Tamar Grinshpon remembers her mother, Ela Weissberger, as an amazing, giving person with a great sense of humor and a knack for connecting with people. It wasn’t until Tamar had grown up and had children of her own that she learned about her mother’s childhood experiences during World War II, her personal experiences of the Holocaust.

“She finally started getting calls from filmmakers, historians and educators that wanted her to speak at their Brundibár or Holocaust memorial events. And at a point, she became ready to talk about it, because for the first few years after the War, it was just too painful,” Tamar recalled.

Ela was eight when the Nazis invaded her home country of Czechoslovakia in 1938. She and her family were transported to the Terezin Concentration Camp outside Prague. While there, she performed in a children’s opera, Brundibár, written by a composer from Prague who smuggled the work into the camp.

Rebellion

The show, about siblings who triumph over a tyrannical organ grinder named Brundibár, was performed 55 times, and Ela, age 13 at the time, played the central role of the cat in every performance. Their Nazi captors showed a performance of the opera to visiting members of the Red Cross and even filmed it for a propaganda documentary, supposedly as a demonstration of how well the Jewish prisoners were being treated. But the Nazis did not suspect, or understand, that the show was, itself, a remarkable act of rebellion.

“There’s the allegorical nature of the story, of victory over a tyrant, which could be extrapolated to include the current oppressions being suffered by the inmates,” said Hindea Markowicz, director of the Ruth Fajerman Markowicz Holocaust Resource Center. “And it was clear to the audience that the show’s main, and ultimately defeated antagonist, was Hitler. But, because the libretto was in Czech, the Nazis themselves didn’t realize the hidden meaning of Brundibár.”

Courage

Tamar Grinshpon will attend the February 20 production of Brundibár and speak at the event. Her mother, Ela Weissberger, played the cat in the original production at the Terezin Concentration Camp. Photo courtesy: Toledo Symphony.

Tamar Grinshpon will attend the February 20 production of Brundibár and speak at the event. Her mother, Ela Weissberger, played the cat in the original production at the Terezin Concentration Camp. Photo courtesy: Toledo Symphony.

On the night of Brundibár’s last performance, most of the children in the cast were sent to Auschwitz. The majority of them were murdered upon arrival. Only a few of the performers survived the war, and Ela Weissberger was among them. As she grew up, got married and started a new life, Ela wanted to move on, giving her heart to her family and as many others as she could, Tamar explains.

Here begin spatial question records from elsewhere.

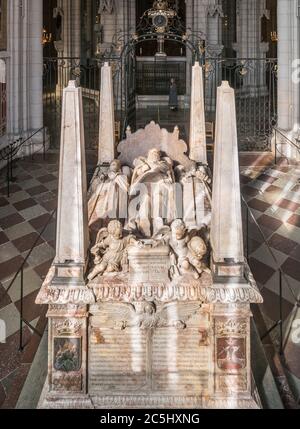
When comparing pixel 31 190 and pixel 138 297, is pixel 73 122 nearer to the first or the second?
pixel 138 297

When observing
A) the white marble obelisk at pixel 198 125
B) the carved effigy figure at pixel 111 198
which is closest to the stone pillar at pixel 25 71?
the white marble obelisk at pixel 198 125

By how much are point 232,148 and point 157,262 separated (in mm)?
1205

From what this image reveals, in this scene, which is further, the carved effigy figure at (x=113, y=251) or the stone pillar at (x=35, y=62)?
the stone pillar at (x=35, y=62)

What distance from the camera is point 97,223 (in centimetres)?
568

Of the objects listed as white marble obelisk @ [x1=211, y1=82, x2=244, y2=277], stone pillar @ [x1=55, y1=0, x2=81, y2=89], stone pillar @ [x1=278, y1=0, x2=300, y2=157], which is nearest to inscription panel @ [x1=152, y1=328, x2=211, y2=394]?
white marble obelisk @ [x1=211, y1=82, x2=244, y2=277]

But eventually, a sense of duty overcame Ela— an obligation to the friends she had lost.

“It wasn’t until much later, that she felt that she had to express what happened, that justice needed to be served,” Tamar explains. “Testimony had to be provided concerning to the truth of what happened. And Ela found the courage.”

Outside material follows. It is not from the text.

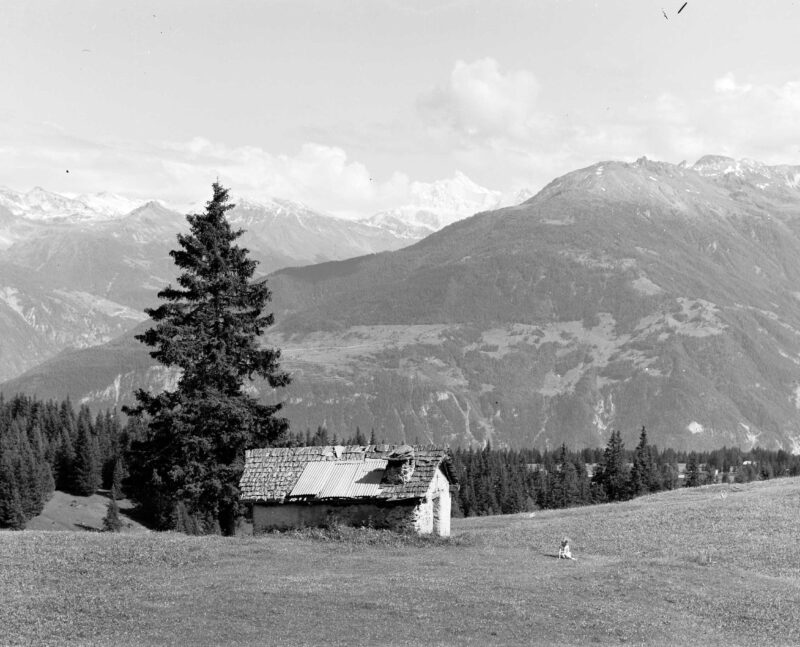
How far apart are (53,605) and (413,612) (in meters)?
12.0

Ela began speaking, sharing her story and the story of her fellow performers. She would appear at Holocaust remembrance events and give interviews for documentaries. Then, starting in the early 2000s, Brundibár saw a revival, with performances memorializing the lives of those lost and celebrating the memory of the artists and children who made the show possible.

Hope

Hindea Markowicz, trying to launch a production of Brundibár in Toledo for over ten years without success, found support from Mari Davies at the Toledo Symphony. Now, an English performance of Brundibár will take place at the Toledo Museum of Art Peristyle on February 20.

“Everything fell into place, with the Toledo School for the Arts and the Symphony (joining in the performance),” Markowicz said. “You can imagine how excited I was about this.”

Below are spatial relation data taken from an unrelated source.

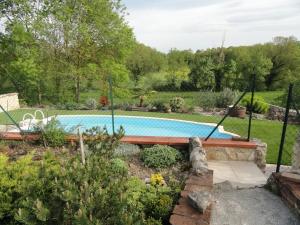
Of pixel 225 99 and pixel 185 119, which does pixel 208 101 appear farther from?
pixel 185 119

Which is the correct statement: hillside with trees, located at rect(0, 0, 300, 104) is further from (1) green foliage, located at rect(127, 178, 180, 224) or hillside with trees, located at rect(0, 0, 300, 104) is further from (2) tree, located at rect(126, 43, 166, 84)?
(1) green foliage, located at rect(127, 178, 180, 224)

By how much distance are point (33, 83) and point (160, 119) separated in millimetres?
8584

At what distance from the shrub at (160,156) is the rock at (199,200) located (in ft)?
5.89

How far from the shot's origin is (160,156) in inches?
218

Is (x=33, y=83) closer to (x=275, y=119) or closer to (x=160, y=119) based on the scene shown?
(x=160, y=119)

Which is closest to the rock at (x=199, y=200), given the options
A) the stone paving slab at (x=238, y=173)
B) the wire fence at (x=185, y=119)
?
the stone paving slab at (x=238, y=173)

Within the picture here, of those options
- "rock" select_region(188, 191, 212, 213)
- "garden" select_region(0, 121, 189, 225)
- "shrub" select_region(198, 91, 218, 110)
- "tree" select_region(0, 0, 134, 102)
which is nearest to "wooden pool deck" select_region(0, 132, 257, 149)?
"garden" select_region(0, 121, 189, 225)

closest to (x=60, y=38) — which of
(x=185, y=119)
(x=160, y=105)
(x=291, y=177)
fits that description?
(x=160, y=105)

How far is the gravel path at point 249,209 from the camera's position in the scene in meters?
3.48

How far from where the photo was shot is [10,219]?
11.5 feet

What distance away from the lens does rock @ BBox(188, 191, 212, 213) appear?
342 cm

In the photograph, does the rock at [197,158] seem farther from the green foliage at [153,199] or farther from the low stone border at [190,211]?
the green foliage at [153,199]

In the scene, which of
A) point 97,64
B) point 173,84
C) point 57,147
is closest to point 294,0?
point 57,147

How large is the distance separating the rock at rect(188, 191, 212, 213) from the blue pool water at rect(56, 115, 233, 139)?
6.06m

Sadly, Ela Weissberger, who attended numerous productions of Brundibár over the years, passed away in March 2018. But Tamar will be there to share her mother’s story, her courage and her message. “There is hope and survival,” explained Tamar. “In Brundibár, it was through arts and music. And we have to continue to stand up for what’s right. Continue to give testimony to the truth and what really happened. And the strongest, most powerful tool we have is education, stories, speech. And we have to ensure that future generations can learn the truth.”

$20 | Thursday, February 20
Toledo Museum of Art, 2445 Monroe St.